In a Friday call, company CEO Rob Katz said he’s “proud of our accomplishments” for the fiscal year — from Aug. 1, 2012, to July 31 of this year — saying the numbers reflect “... higher overall visitation, improved pricing, increased average guest spend and strong pass sales.”
The company’s stock finished the day at $69.59, up 61 cents from the previous day’s closing price.
Katz gave call participants an upbeat look at the company’s performance. Season pass revenue increased 8.8 percent from the previous fiscal year driven, in part, by the company’s management deal for The Canyons resort in Park City, Utah.
Katz added that the company’s acquisitions of small, Midwest ski areas — Afton Alps in Minnesota and Mount Brighton in Michigan — have also helped spur season pass and lift ticket sales. Pass sales in the past fiscal year also include a new pass for Keystone and Arapahoe Basin, as well as the addition of resorts in Austria and France to the traditional Epic Pass.
Those additions mean the company is growing in both the “high end” and “value” markets, Katz said.
Responding to a question from Barclays analyst Felicia Hendrix, Katz said The Canyons may also help Vail Resorts increase its market share.
While Katz said it’s too early to draw any firm conclusions, he said company officials believe there’s an opportunity to draw market share away from other Utah resorts with its deal at The Canyons.
There’s uncertainty surrounding The Canyons, though.

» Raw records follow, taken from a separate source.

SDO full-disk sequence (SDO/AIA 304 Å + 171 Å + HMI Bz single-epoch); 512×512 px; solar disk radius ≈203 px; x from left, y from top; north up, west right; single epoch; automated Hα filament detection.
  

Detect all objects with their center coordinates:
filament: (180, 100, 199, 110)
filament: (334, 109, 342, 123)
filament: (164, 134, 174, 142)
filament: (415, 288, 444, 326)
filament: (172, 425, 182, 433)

As part of its $25 million per year lease of the resort property, Vail Resorts also took over responsibility for litigation between Talisker, which owns the property, and the operators of the Park City Mountain Resort.

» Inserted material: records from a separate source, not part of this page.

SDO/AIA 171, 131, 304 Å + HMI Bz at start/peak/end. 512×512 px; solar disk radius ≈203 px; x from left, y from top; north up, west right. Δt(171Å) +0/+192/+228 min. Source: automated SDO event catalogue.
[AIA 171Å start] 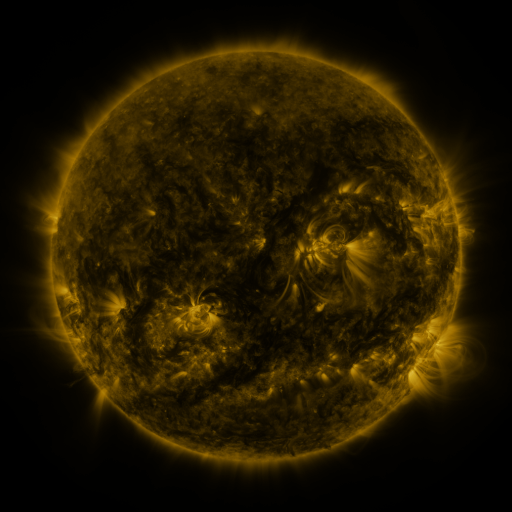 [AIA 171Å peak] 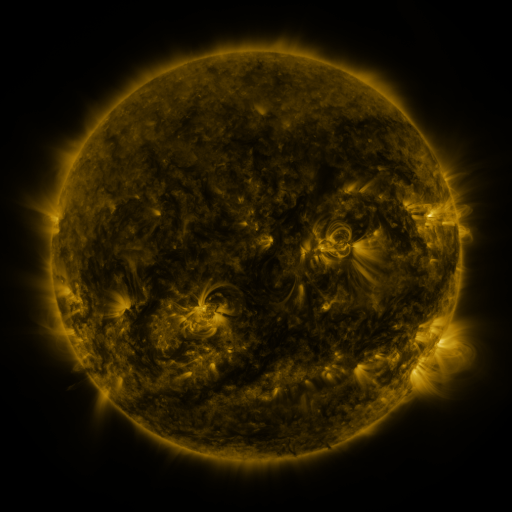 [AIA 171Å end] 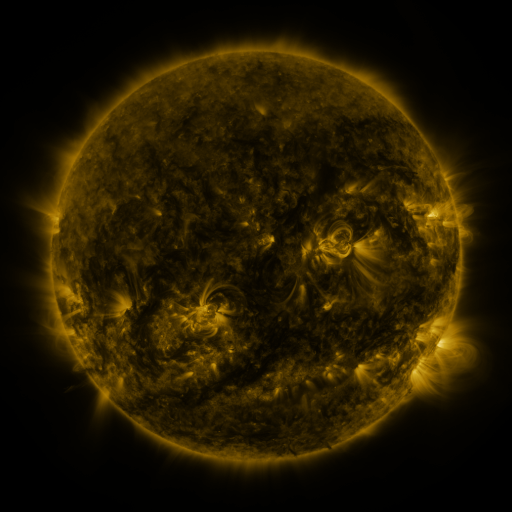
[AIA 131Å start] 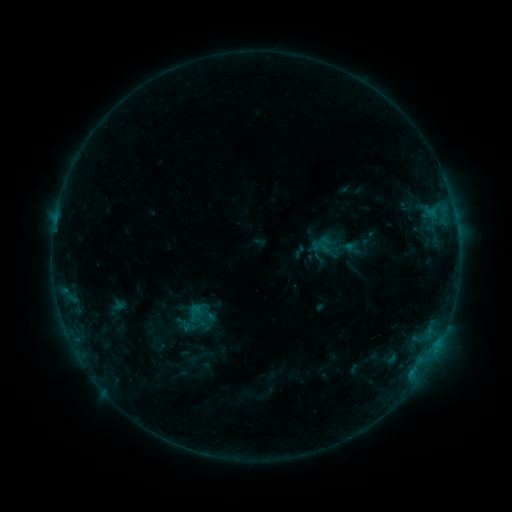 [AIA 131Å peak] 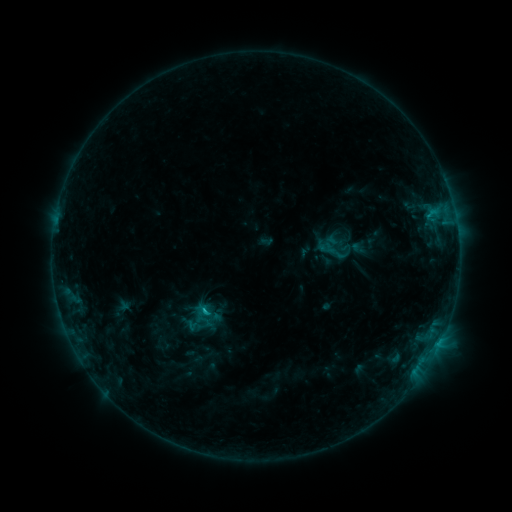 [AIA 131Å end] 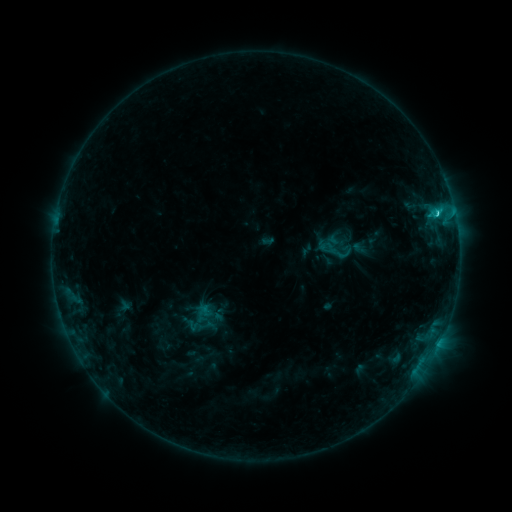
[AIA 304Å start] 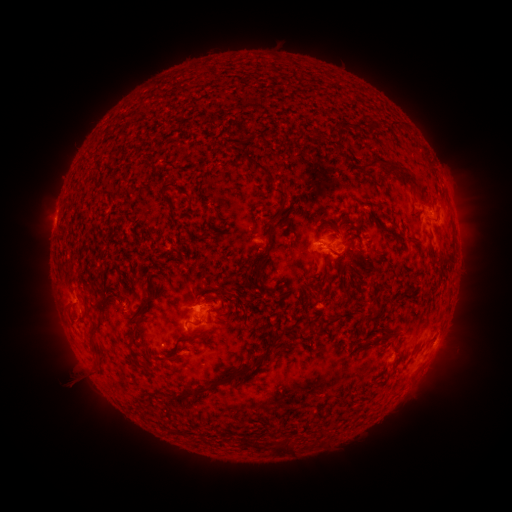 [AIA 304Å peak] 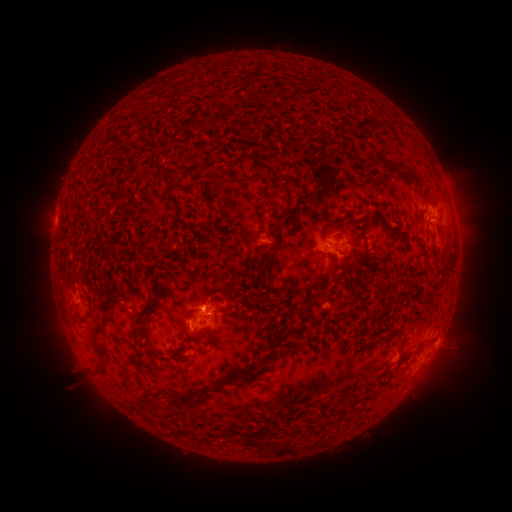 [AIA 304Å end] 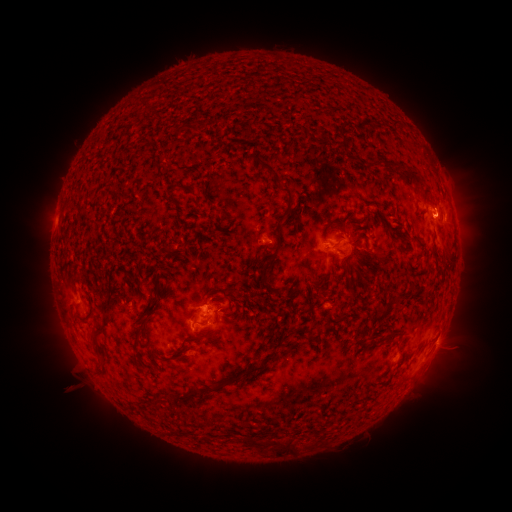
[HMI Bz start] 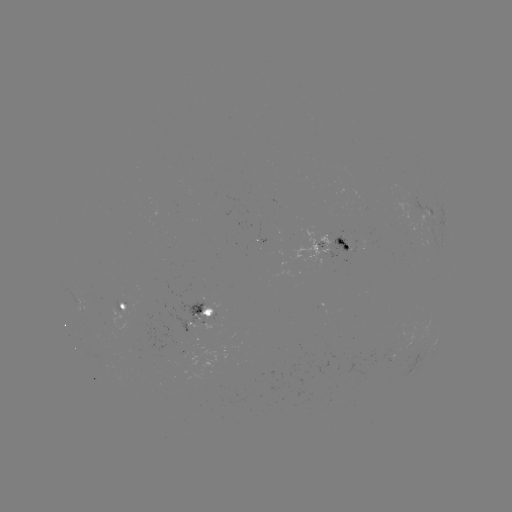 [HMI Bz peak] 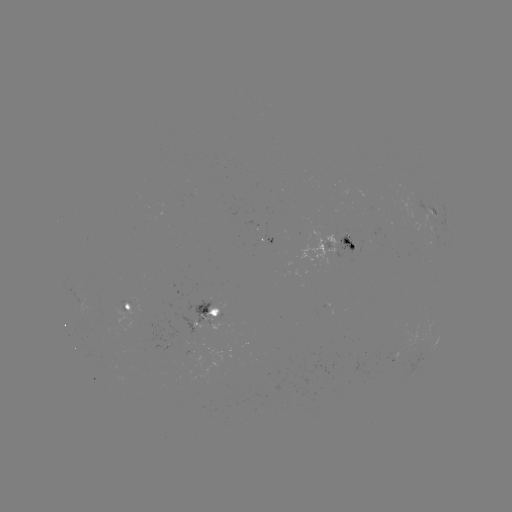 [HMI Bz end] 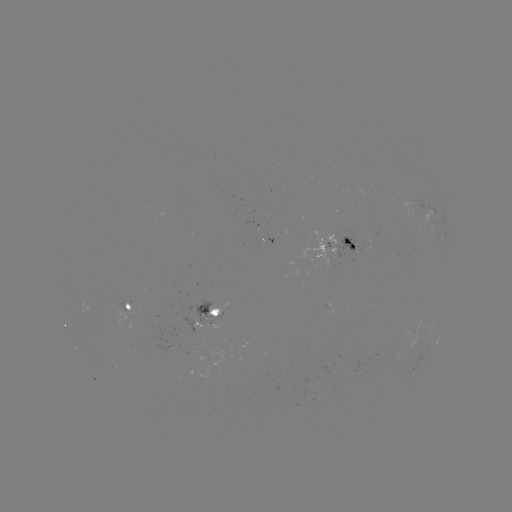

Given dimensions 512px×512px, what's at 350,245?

Responding to a question, Katz said even if his company loses the current lawsuit, the deal at The Canyons has opportunities that make the company’s investment worthwhile.
That said, Katz added that the litigation with Park City is “proceeding consistently with how we expected it to.”

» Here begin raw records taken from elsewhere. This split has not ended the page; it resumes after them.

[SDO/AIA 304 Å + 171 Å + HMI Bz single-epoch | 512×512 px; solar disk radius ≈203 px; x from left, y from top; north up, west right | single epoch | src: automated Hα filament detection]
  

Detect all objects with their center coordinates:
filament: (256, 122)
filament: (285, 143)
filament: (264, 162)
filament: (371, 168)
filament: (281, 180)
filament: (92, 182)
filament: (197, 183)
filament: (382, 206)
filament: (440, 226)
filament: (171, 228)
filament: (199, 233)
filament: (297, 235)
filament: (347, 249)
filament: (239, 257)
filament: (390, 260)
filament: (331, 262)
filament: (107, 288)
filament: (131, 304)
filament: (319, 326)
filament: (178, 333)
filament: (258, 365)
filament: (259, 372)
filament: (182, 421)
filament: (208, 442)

Lodging is also growing. The company for the 2013 fiscal year increased its total lodging revenue by 6.5 percent over the 2012 period. Katz said the lodging business was aided by “improved summer visitation and increased winter demand during peak holiday periods.”
People tended to spend more, too, with the company’s “average daily rate” and “revenue per available room” both growing in 2013. Katz said besides more people booking rooms at higher rates, the company has benefited from a re-organization of its lodging business.
The outlook for the coming season seems to be strong, too. While only about 15 percent of the company’s rooms have been booked for the coming season, Katz said both rates and occupancy are up from the 2012 fiscal year.
Vail Resorts Chief Financial Officer Mike Barkin said that’s in line with the company’s current outlook for the 2014 fiscal year. While company officials’ “visibility is limited,” Barkin said the company is planning on “normal” weather and the continuation of national and world economic conditions.
Plans for summer
Summer plans also require some gazing into the future. Katz said the company expects the U.S. Forest Service to publish by the end of November a draft plan for the company’s Epic Discovery proposals at Vail Mountain. If the plans are ultimately approved by federal land managers, Katz said the company could have all its proposed summer activities in place by 2015 and 2016.
While company officials expect summer activities to ultimately draw more visitors, Katz said the initial opportunity lies with people who are already coming to Vail.
While real estate doesn’t feature as prominently in the company’s portfolio as it once did, the company has closed on the sales of 10 units at the Ritz-Carlton Residences in Vail and 12 at One Ski Hill Place in Breckenridge. The company also sold 2.1 acres of land at the base of Peak 8 in Breckenridge. That land will be developed by the buyer into time-share condominiums. Despite those sales, the company’s real estate revenue dropped by roughly $5 million from the 2012 to 2013 fiscal years.
With snow already reported at Colorado resorts this week, Katz said company officials are “excited” about the prospects for the coming season. The company is set to open the Peak 6 expansion at Breckenridge — bringing 23 percent in skiable terrain — as well as the new, six-person Chair 4 from Mid Vail and the new Red Tail Camp restaurant at Beaver Creek.
Those and other improvements will be “important drivers of growth,” he said.